Urology Coding Alert

Confidently Code Bladder Scan Diagnoses

One fundamental concept should drive your bladder scan ICD-9 Coding: Bladder scans are diagnostic tests.

When there isn't a national policy issued by the Centers for Medicare & Medicaid Services (CMS) outlining the covered diagnosis codes for a procedure and you must constantly figure out which diagnosis codes will be acceptable for a given procedure, it is a good idea to stick with what you already know. Use the standard requirements for coding diagnostic tests issued by CMS in September 2001 to guide your diagnosis coding for the new bladder scan code 51798 (Measurement of post-voiding residual urine and/or bladder capacity by ultrasound, non-imaging).

Grasp the Diagnostic Test Dx Basics

How you assign diagnosis codes for diagnostic tests really depends on whether you submit the claim for the ordered test before or after the physician has received or interpreted the results of the test.

If the physician who ordered the test has not received the results of the test, the patient's diagnosis code should reflect the signs and symptoms the patient presented with. Proper diagnosis coding requires you to code the reason the patient came in the door, not necessarily what you found when he got there, says Susan Callaway, CPC, CCS-P, an independent coding consultant in North Augusta, S.C.

On the other hand, if the physician who ordered the test receives and interprets the results of the test to determine a definitive diagnosis for the patient before the claim has been sent to the carrier, that physician should use a diagnosis code to represent the results of the test unless the results of the test are negative. Never use negative, or normal, test results as the reason for ordering the test. If the test does come back negative, code the signs and symptoms that prompted the physician to order the test.

According to CMS Program Memorandum AB-01-144, Medicare has taken the following stance on assigning diagnosis codes for diagnostic services:

If the physician has confirmed a diagnosis based on the results of the diagnostic test, the physician interpreting the test should code that diagnosis. The signs and/or symptoms that prompted ordering the test may be reported as additional diagnoses if they are not fully explained or are related to the confirmed diagnosis.
If the diagnostic test did not provide a diagnosis or was normal, the interpreting physician should code the signs or symptoms that prompted the treating physician to order the study.
If the results of the diagnostic test are normal or non-diagnostic, and the referring physician records a diagnosis preceded by words that indicate uncertainty (e.g., probable, suspected, questionable, rule out, or working), then the interpreting physician should not code the referring diagnosis. Rather, the interpreting physician should report the sign(s) or symptom(s) that prompted the study. Diagnoses labeled as "uncertain" are considered by the ICD-9-CM Coding Guidelines as unconfirmed and should not be reported. This is consistent with the requirement to code the diagnosis to the highest degree of certainty.

 

Apply the Basics to Bladder Scans

Diagnosis coding is one of the few activities when a complaint will actually get you somewhere.

Although many physicians feel the need to provide a definitive diagnosis when submitting a claim, there are many circumstances in which the symptom the patient presented with is the only thing they can find.

Let's suppose a patient presents with urinary incontinence, and the urologist orders a bladder scan. The results of the bladder scan confirm the presence of a urethral stricture. A urethral stricture, 598.9, is not a covered diagnosis for 51798, which means, if we follow the diagnosis coding guidelines for diagnostic tests, the urologist should report the signs and symptoms the patient presented with that motivated the urologist to order the bladder scan.
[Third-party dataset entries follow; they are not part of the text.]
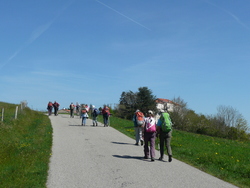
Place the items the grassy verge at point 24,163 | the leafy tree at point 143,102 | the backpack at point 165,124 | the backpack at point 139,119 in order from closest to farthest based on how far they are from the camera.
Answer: the grassy verge at point 24,163 < the backpack at point 165,124 < the backpack at point 139,119 < the leafy tree at point 143,102

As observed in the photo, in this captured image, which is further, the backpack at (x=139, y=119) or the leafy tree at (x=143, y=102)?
the leafy tree at (x=143, y=102)

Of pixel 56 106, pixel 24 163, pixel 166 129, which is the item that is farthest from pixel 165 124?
pixel 56 106

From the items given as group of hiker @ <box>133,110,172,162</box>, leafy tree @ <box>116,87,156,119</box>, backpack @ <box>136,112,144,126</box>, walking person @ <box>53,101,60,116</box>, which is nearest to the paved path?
group of hiker @ <box>133,110,172,162</box>

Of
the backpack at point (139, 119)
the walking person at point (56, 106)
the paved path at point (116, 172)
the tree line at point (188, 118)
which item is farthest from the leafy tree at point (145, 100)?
the paved path at point (116, 172)

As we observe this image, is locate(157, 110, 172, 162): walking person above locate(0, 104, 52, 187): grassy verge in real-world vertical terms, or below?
above

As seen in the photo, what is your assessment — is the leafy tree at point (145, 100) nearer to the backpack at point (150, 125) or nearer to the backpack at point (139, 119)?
the backpack at point (139, 119)

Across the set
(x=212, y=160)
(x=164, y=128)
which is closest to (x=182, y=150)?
(x=212, y=160)

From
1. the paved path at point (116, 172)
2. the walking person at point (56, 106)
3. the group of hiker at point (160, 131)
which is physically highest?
the walking person at point (56, 106)

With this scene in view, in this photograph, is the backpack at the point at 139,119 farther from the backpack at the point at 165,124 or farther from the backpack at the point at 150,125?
the backpack at the point at 165,124

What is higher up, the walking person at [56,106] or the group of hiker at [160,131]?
the walking person at [56,106]

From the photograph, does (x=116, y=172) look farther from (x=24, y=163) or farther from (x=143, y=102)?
(x=143, y=102)

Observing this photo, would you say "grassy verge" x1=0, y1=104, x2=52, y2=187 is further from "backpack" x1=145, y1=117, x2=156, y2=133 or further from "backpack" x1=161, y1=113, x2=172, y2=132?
"backpack" x1=161, y1=113, x2=172, y2=132

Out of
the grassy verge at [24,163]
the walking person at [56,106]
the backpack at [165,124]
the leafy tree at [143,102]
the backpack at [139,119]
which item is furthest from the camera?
the leafy tree at [143,102]

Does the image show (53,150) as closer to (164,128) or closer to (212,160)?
(164,128)
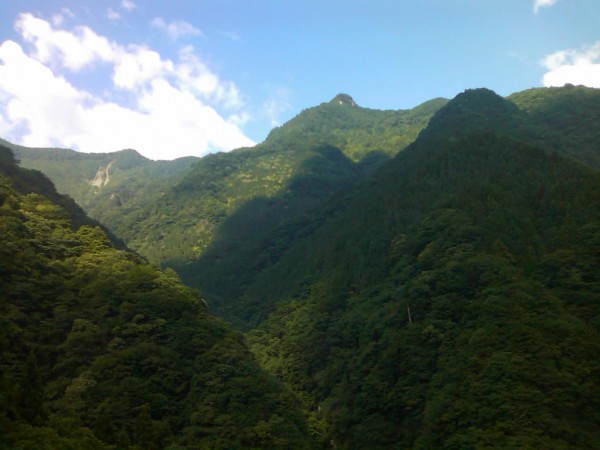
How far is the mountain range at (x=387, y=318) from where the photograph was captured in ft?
142

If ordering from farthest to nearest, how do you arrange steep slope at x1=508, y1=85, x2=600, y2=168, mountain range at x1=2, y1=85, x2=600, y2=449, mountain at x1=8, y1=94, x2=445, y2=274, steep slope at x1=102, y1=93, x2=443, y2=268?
1. mountain at x1=8, y1=94, x2=445, y2=274
2. steep slope at x1=102, y1=93, x2=443, y2=268
3. steep slope at x1=508, y1=85, x2=600, y2=168
4. mountain range at x1=2, y1=85, x2=600, y2=449

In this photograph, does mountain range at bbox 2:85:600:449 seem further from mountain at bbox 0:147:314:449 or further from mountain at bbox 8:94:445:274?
mountain at bbox 8:94:445:274

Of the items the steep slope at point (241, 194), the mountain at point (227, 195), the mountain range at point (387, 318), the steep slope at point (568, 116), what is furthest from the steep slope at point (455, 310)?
the mountain at point (227, 195)

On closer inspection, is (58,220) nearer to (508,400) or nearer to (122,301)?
(122,301)

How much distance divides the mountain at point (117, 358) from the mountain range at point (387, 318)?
0.18m

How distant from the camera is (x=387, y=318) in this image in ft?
212

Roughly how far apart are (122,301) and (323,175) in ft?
390

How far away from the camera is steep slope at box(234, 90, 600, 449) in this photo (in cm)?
4372

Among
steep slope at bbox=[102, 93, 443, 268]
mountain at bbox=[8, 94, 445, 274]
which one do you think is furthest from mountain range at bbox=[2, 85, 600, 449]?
mountain at bbox=[8, 94, 445, 274]

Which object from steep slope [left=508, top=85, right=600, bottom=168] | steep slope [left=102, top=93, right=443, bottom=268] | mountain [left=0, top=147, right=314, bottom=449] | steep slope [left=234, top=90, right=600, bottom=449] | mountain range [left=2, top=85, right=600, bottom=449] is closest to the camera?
mountain [left=0, top=147, right=314, bottom=449]

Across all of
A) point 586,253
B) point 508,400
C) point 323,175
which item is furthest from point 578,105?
point 508,400

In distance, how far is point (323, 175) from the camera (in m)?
168

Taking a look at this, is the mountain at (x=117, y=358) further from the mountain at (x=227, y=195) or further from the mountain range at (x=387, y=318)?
the mountain at (x=227, y=195)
Have the physician include any additional observations from the bladder scan in his office notes.

You are more likely to be reimbursed by Medicare as well as many third-party payers when you list symptoms or complaints as primary diagnosis codes for an evaluation, because a definitive diagnosis gives the carrier a reason to say, "No, we don't cover that service for that diagnosis," Callaway explains.
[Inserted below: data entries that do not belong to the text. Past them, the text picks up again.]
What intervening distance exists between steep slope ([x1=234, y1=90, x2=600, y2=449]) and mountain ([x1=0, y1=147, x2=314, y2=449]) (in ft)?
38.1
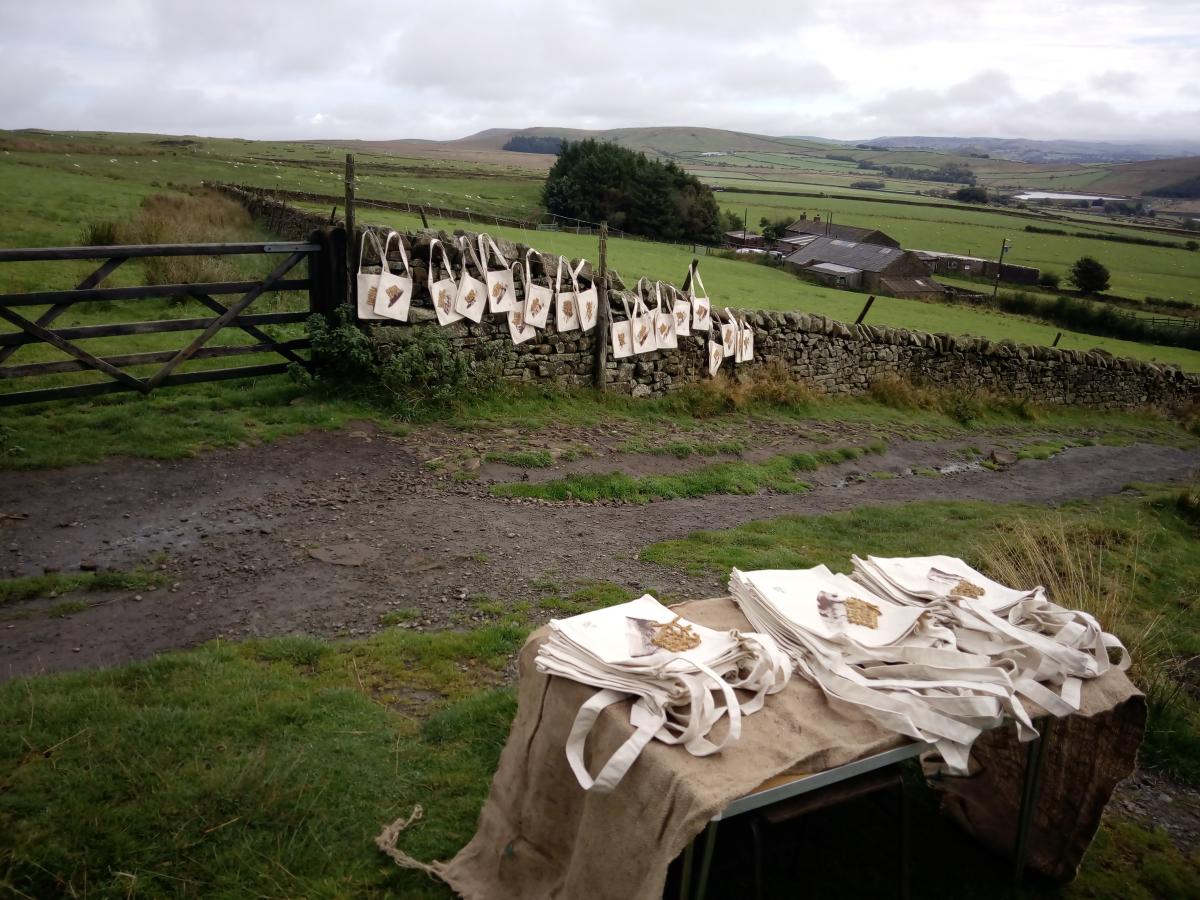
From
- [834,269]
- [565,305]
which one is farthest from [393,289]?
[834,269]

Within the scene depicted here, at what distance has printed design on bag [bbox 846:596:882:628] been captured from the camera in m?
3.43

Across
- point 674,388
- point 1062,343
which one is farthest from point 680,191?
point 674,388

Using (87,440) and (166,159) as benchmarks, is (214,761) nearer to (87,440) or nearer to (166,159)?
(87,440)

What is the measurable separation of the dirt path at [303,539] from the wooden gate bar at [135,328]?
166cm

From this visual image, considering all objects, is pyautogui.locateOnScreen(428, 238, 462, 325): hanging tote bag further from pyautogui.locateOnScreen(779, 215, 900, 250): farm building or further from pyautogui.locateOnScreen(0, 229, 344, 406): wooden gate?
pyautogui.locateOnScreen(779, 215, 900, 250): farm building

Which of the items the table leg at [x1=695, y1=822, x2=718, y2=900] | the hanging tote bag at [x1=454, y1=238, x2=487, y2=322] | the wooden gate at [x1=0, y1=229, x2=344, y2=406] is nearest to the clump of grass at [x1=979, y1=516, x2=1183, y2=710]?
the table leg at [x1=695, y1=822, x2=718, y2=900]

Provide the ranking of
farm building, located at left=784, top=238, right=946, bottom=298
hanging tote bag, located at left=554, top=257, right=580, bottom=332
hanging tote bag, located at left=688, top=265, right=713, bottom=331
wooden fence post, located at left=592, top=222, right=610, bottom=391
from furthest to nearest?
farm building, located at left=784, top=238, right=946, bottom=298, hanging tote bag, located at left=688, top=265, right=713, bottom=331, wooden fence post, located at left=592, top=222, right=610, bottom=391, hanging tote bag, located at left=554, top=257, right=580, bottom=332

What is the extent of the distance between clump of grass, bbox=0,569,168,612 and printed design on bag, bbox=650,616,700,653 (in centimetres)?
454

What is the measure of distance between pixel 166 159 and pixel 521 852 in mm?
41877

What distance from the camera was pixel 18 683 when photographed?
173 inches

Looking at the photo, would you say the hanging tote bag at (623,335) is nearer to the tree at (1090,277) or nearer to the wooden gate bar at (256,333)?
the wooden gate bar at (256,333)

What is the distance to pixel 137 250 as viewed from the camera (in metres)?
8.80

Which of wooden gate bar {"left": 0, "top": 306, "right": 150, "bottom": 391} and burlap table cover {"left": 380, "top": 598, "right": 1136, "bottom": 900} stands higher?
wooden gate bar {"left": 0, "top": 306, "right": 150, "bottom": 391}

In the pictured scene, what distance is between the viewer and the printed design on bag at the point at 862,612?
135 inches
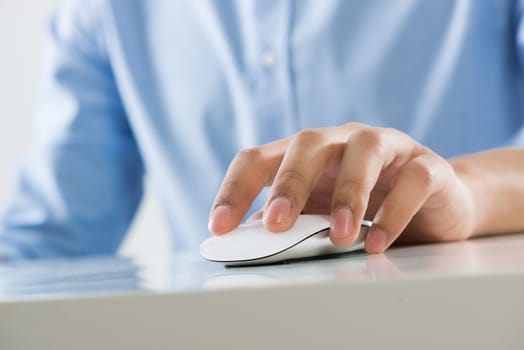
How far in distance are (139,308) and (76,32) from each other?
1.25m

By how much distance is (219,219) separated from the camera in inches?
21.7

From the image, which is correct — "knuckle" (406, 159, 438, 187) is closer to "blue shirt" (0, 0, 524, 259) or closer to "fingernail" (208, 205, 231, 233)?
"fingernail" (208, 205, 231, 233)

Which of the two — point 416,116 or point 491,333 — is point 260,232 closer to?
point 491,333

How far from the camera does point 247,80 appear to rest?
1219 millimetres

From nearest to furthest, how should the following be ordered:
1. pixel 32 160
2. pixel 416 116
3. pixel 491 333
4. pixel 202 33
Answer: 1. pixel 491 333
2. pixel 416 116
3. pixel 202 33
4. pixel 32 160

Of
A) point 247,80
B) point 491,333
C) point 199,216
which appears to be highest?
point 247,80

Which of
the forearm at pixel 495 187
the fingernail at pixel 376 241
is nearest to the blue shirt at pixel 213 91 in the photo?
the forearm at pixel 495 187

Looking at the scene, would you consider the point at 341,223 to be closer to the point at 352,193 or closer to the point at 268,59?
the point at 352,193

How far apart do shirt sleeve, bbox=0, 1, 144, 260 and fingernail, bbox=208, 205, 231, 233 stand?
2.73 feet

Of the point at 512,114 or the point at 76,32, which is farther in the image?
the point at 76,32

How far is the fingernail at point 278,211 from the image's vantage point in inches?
20.3

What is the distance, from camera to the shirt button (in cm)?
119

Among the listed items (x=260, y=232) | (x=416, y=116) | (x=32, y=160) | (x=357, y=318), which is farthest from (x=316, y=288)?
(x=32, y=160)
"Typically, payers expect signs and symptoms to justify diagnostic tests," says Morgan Hause, CCS, CCS-P, privacy and compliance officer for Urology of Indiana LLC, a 19-urologist practice in Indianapolis, "whereas a definitive diagnosis might prompt the payer to question why a diagnostic test was performed in the presence of a definitive diagnosis." This is also consistent with the requirement to code to the highest degree of specificity, he adds.

But if a patient presents with urinary incontinence, the urologist orders a bladder scan, and the results indicate there is residual urine, you should report the diagnosis code for the incontinence disorder as the primary diagnosis code and link it to 51798 and expect to be reimbursed.

One of the coding differences between bladder scans and diagnostic tests other than bladder scans is that with modern technology, i.e., the handheld devices that automatically print out and calculate the residual urine in the bladder, you don't have to worry about waiting for the results of the test to come in and this is always the case with 51798.

Don't immediately assume that you should refile your claim if it is denied for a noncovered diagnosis code. If it isn't listed in the carrier's list of covered diagnosis codes for 51798, they don't have to reimburse you.